The pass rate of this year’s ninth-grade national examinations reached over 90 percent, Ministry of Education officials said yesterday.
Chea Cheat, director of the Ministry’s education, youth and sport department, said that this year’s number of ninth graders passing their exams surpassed last year’s 82.18 percent pass rate because students had studied harder.
“The reason many students passed the exam is because they’re studying harder,” said Mr Cheat, adding: “every student that passed the exam did so because they have good discipline and showed ability at the examination, not because they paid a bribe to a proctor to be allowed to cheat.”

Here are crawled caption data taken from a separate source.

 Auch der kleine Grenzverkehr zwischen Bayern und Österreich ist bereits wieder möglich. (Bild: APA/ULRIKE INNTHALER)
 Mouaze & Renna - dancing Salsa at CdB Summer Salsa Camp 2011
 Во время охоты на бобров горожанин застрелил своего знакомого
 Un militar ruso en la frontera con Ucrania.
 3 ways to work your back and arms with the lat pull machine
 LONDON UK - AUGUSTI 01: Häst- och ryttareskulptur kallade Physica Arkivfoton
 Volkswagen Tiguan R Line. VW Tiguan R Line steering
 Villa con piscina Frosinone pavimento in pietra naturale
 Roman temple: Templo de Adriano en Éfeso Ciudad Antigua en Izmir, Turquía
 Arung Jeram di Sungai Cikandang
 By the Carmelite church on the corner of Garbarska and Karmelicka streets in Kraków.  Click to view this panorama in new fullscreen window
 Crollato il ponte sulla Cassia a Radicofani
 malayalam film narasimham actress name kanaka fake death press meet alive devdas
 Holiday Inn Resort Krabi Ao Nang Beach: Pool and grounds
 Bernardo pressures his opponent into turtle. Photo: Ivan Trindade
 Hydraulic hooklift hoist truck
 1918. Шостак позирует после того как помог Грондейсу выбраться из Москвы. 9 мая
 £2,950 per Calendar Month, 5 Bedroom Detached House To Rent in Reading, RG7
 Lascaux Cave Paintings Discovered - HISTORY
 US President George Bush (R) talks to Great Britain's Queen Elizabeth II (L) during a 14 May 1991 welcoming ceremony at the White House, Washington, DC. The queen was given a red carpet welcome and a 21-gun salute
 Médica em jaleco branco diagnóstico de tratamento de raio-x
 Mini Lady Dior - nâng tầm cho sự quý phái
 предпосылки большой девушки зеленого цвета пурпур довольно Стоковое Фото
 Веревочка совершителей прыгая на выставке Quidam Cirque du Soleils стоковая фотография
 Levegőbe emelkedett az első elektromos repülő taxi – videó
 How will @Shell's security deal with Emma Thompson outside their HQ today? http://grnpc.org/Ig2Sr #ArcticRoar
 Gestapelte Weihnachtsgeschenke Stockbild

Mr Cheat also said that it was just as difficult to pass this year’s examinations as it was to pass last year’s, adding that the questions on this and last year’s exams were equally challenging and that students this year had to answer a similar percentage of questions correctly in order to receive a passing score as did students last year.
The ninth graders’ success on their examinations is also due to the municipal and military police’s crackdown on youth crime, pushing so-called gangsters off the streets and into school, he added.
“I’m very happy to have passed the exams, said Dol Vantha, 15, a secondary student at Chaktomuk Junior High School in Phnom Penh’s Daun Penh district, adding: “I did not cheat on the exams.”
A 16-year-old student at Indra Devi High School, who declined to give his name, said that he failed the exams, adding that he had seen other students pay off the exam proctor to allow them to use cheat notes and copy off each other’s papers while testing. “I failed the exam because I didn’t cheat,” he said.
Rong Chhun, president of The Cambodian Independent Teacher’s Association, said the exam’s high pass rate did not necessarily mean that students were getting smarter.
“We can’t make the evaluation that education quality is good just based on the high passing rate on the exams,” he said, claiming that he was aware of an incident in Preah Sihanouk province where teachers demanded $80 from their students in exchange for passing grades on the examinations and failed students who did not pay the sum.